**What the exercise asks**
In two sentences, summarize the passage below about the view from Upper Waterton Lake.

**Provided text**
This image was taken from aboard the wooden MV International, a diesel-powered passenger vessel, built at Goat Haunt in 1927. It plies its trade up and down Upper Waterton Lake, with a current carrying capacity of 200.

 

On the right is are the Citadel Peaks East (2,133m) and on the left is a ridgeline that leads up to Mount Cleveland which is off-shot to the left. These mountains are part of the Livingston Range which sits primarily in Glacier National Park in Montana, and in the extreme south-eastern section of the Canada's province of British Columbia. The range is 58 km long and 45 km wide. Over 15 summits exceed 2,700m above sea level, with the highest, Kintla Peak, at 3,079m.

 

While these elevations are not particularly high for North American mountains, they are high compared to the roughly 1,200m elevation of the nearby valleys, making for particularly dramatic peaks.

**Given data**
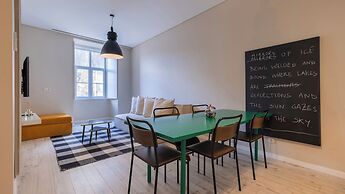 Carmo 43 by LovelyStay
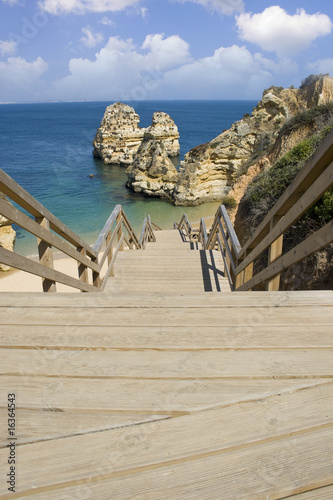 Escalera hacia la playa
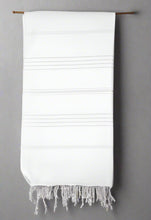Load image into Gallery viewer, Classic Sultan White Turkish Towel Silk Dervish Turkish Cotton Towels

**Solution below**
Taken from the MV International, a wooden diesel passenger vessel built in 1927 that carries up to 200 people on Upper Waterton Lake, the image shows the Citadel Peaks East (2,133m) and a ridgeline leading to Mount Cleveland, all part of the Livingston Range in Montana's Glacier National Park and the south-eastern corner of British Columbia. The range is 58 km long and 45 km wide, with over 15 summits above 2,700m and Kintla Peak the highest at 3,079m; its peaks look especially dramatic because the nearby valleys lie at roughly 1,200m.